I guess the Academy won't be changing its fight song to Onward Christian Soldiers. Unless the White House intervenes, of course.
[thanks to Alex Scofield]

update 18 Dec 2009: Military Advance: Religious Tolerance On The Upswing At The Air Force Academy "More than four years have passed. How are things at the Academy now? We’re pleased to say they’re much better. As the Associated Press reported recently, the Academy’s superintendent, Lt. Gen. Michael Gould, spearheaded the launch of a campaign to promote religious tolerance and acceptance of people of many different faiths and none."

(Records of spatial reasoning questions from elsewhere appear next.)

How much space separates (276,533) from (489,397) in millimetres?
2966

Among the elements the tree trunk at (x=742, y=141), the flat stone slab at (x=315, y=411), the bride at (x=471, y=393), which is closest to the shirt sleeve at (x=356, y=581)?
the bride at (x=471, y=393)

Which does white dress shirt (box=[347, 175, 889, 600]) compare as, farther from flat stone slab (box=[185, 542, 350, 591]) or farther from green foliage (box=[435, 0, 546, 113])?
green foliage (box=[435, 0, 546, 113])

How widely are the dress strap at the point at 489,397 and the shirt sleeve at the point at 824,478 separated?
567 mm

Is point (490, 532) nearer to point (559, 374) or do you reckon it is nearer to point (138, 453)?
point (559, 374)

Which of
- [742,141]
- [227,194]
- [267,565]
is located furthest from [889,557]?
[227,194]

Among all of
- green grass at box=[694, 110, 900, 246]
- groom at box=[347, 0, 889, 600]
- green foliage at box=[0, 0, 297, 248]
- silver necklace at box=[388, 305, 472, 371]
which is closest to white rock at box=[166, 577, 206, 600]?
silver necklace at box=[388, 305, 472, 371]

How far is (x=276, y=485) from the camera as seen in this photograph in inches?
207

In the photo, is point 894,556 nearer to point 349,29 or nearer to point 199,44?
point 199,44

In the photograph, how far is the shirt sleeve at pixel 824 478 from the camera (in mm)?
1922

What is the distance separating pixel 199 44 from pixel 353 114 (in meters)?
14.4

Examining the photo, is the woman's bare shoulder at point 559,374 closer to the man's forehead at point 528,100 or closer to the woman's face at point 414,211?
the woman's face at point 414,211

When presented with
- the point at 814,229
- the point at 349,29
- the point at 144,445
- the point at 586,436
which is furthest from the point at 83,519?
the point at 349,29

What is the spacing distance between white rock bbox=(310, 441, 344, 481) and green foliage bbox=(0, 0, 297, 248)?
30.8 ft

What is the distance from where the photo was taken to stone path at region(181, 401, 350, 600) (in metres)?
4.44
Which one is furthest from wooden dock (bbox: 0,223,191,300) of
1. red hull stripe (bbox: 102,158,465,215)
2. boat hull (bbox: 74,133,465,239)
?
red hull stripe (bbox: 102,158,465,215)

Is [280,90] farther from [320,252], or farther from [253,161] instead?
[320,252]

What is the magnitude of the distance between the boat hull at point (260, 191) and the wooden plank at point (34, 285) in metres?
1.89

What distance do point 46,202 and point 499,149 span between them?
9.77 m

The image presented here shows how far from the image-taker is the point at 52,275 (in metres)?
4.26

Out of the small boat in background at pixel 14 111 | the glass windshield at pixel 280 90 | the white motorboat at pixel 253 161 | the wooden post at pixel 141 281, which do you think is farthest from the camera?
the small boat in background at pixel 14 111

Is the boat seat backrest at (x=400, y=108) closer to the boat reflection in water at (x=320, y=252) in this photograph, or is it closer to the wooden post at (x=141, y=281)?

November 22, 2004. Last month, the Dover School District announced that it was adding the theory of intelligent design to the biology curriculum. The board has changed its mind. Instead, it will require teachers to read the following to all biology students:

The state standards require students to learn about Darwin's Theory of Evolution and to eventually take a standardized test of which evolution is a part. Because Darwin's Theory is a theory, it is still being tested as new evidence is discovered. The Theory is not a fact. Gaps in the Theory exist for which there is no evidence. A theory is defined as a well-tested explanation that unifies a broad range of observations.

Intelligent Design is an explanation of the origin of life that differs from Darwin's view. The reference book 'Of Pandas and People,' is available for students to see if they would like to explore this view in an effort to gain an understanding of what Intelligent Design actually involves. As is true with any theory, students are encouraged to keep an open mind.

The school leaves the discussion of the Origins of Life up to individual students and their families. As a standards-driven district, class instruction focuses on the standards and preparing students to be successful on standards-based assessments.*

There are a few things wrong with this directive that are very troublesome. Is this board as ignorant as it appears to be? Darwin's theory of natural selection is an attempt to explain how species evolved. That species evolved is a fact. How they evolved is what a theory of evolution tries to explain. The statement "Gaps in the Theory exist for which there is no evidence" is a nonsensical statement. Theories don't have gaps. No amount of evidence will "fill a gap" in a theory. Intelligent design does not respond to any gap in the theory of natural selection. It is an assertion that some things in nature can't be explained by natural selection but can be explained by asserting that an intelligent designer intentionally put several things together to achieve some function. The only scientists making this claim are adamant anti-evolutionists who think evolution is a threat to their religious beliefs. Mainstream scientists do not find intelligent design any more sophisticated than saying that a miracle happened. Talk about a theory with gaps! What could have more gaps than a theory that exclaims a miracle happened every time it can't explain something?

Intelligent design may well be an explanation of the origin of life, but natural selection was not put forth by Darwin as an explanation of the origin of life. Darwin's theory only begins to apply once there is life; it makes no claim about the origin of life itself. In any case, if the school board truly believes that intelligent design and natural selection are different explanations of the origin of life, then they shouldn't be teaching either. Their policy, they say, is to leave "the discussion of the Origins of Life up to individual students and their families." There seems to be a gap in this directive, a logical gap.

November 22, 2004. I suppose it is inevitable that quack authors will soon be claiming to channel books from Shakespeare, Tolstoy, James Joyce, or Ronald Reagan. The belief that spirits are talking to psychics is very popular, so soon we should see publishers fouling up bookstores with hot-from-the-grave potboilers by famous dead people. The idea that psychic Rochelle Sparrow plans to publish a book called John F. Kennedy is Alive! may be a hoax, but it is only a matter of time before somebody claims to be writing a book dictated by John F. Kennedy, his brother Bobby, his father Joseph, and Marilyn Monroe as well.